Alors que la simplicité aurait été de montrer l’acheminement des œuvres d’art béninoise dans leur pays d’origine, en gardant un terre-à-terre matérialiste proche des valeurs occidentales modernes, la réalisatrice évite cet écueil. L’intention première est de représenter ce chemin par l’intermédiaire du Cœur spirituel commun aux béninois : celui altéré par l’Empire colonial français, et incarné par une statue antique. Le film n’en perd absolument pas son côté documentaire, au contraire, il s’empare des valeurs béninoises, de leurs croyances ancestrales, pour donner vie à un point de vue ignoré par ceux qui visitent Orsay par pur plaisir esthétique.

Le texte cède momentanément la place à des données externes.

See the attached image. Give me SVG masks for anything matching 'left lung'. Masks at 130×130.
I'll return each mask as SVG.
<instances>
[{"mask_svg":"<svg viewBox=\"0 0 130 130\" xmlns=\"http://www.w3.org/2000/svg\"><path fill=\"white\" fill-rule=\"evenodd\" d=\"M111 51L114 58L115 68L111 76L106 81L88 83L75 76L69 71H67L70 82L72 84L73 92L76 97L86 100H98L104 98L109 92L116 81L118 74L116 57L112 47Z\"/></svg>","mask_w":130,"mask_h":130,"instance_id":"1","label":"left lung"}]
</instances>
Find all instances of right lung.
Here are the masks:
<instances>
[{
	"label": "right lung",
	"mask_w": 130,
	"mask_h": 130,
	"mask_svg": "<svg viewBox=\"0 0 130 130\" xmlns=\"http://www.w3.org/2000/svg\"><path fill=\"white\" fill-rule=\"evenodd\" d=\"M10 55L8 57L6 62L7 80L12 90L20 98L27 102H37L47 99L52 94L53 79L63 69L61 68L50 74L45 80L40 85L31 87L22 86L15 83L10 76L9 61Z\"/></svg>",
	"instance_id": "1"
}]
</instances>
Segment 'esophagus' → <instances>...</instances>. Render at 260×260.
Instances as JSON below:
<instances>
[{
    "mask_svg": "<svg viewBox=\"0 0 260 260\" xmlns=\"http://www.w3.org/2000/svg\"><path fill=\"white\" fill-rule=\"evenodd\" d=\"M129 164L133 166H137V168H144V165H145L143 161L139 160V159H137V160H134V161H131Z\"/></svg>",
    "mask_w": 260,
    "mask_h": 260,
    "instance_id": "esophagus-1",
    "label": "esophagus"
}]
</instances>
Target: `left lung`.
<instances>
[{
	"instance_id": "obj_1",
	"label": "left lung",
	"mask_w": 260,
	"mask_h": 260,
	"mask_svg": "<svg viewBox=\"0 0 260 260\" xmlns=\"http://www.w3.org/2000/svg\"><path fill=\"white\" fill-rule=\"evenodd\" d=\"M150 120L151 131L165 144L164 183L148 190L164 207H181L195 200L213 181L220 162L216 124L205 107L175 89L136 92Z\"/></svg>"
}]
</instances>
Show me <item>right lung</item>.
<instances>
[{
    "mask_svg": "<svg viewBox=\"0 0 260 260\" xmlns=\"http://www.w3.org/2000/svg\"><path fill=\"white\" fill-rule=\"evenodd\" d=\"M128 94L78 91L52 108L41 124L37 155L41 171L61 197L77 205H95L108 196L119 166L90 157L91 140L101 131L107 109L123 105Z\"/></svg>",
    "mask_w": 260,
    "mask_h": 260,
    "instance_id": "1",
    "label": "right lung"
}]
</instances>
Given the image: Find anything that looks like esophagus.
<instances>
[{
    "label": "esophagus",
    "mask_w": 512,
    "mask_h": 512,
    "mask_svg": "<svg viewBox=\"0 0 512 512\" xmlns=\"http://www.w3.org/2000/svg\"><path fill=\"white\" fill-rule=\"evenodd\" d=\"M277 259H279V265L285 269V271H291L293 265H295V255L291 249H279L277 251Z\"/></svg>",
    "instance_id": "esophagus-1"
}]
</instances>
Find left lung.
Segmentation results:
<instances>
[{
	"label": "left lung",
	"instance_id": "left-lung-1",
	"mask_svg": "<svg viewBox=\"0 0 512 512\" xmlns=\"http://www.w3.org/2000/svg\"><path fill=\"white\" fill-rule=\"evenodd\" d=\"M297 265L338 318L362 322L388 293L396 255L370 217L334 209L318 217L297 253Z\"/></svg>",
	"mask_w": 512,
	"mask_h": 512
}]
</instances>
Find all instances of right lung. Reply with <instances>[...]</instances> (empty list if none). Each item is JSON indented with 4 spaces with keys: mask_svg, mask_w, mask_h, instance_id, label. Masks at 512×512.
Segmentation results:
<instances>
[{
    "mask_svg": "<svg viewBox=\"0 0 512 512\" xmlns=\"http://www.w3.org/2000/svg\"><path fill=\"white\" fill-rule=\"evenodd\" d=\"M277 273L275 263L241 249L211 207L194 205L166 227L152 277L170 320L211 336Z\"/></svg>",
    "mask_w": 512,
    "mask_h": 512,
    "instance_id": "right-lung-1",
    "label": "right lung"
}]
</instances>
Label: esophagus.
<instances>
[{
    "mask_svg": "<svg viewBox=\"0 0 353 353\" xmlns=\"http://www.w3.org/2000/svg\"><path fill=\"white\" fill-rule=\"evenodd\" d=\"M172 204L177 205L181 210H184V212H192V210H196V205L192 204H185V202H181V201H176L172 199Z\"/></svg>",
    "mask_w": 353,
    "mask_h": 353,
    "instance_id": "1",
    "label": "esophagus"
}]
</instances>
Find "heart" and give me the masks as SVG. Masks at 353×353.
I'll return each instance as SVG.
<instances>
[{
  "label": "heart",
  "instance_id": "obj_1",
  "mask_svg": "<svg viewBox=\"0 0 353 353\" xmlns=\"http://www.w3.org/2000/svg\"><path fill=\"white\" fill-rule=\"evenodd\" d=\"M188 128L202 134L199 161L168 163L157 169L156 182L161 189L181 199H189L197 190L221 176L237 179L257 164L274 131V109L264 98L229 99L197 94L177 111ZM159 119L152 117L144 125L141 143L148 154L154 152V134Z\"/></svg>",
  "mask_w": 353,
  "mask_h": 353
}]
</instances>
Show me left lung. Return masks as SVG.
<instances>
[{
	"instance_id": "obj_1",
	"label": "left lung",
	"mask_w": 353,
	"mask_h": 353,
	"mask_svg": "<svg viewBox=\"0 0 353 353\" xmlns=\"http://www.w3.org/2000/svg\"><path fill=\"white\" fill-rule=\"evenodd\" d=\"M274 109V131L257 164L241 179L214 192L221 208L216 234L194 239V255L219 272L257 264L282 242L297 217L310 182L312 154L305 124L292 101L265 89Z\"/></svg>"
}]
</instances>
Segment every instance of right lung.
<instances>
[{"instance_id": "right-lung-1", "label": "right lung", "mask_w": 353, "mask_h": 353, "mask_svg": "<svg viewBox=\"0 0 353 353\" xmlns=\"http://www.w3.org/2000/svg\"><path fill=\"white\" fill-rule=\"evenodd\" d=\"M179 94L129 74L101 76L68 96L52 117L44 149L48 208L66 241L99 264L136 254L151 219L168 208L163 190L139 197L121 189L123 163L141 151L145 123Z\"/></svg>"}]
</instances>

Mati Diop ne néglige pas l’importance de l’art, elle s’en sert pour évoquer l’invisible, l’âme d’un peuple endeuillé, privé d’années de communion. Elle rend par le cinéma, les lettres de noblesse d’un territoire endormi. Seule une mise en scène chirurgicale exprimant la lenteur de cette agonie, couplée à une dose d’espoir, elle-même illustrée par le caractère fictif des interludes, pouvait rendre adroit un sujet aussi sensible.
Dahomey prend le temps dans sa première partie, de nous montrer minutieusement chacune des phases du rapatriement des œuvres, avec une réalisation minimaliste qui omet toute artificialité. La minute de silence s’étire à de longues minutes, comme si finalement et à l’allure de ces statues immortelles, le temps n’était plus un sujet. L’importance réside dans le retour aux sources, telle une finalité, le mérite d’un repos éternel.
Plus vivante mais formellement moins aboutie, la seconde partie brise le dispositif initial ; le formalisme n’est plus présent, seule l’émotion compte. Le peuple béninois s’exprime, ses ancêtres sont ici, à travers le façonné : les yeux de ces statues, témoins de l’histoire qui s’est déroulée. La conclusion lyrique marque la fin d’une attente qui semblait vivre uniquement dans l’imaginaire de ce peuple.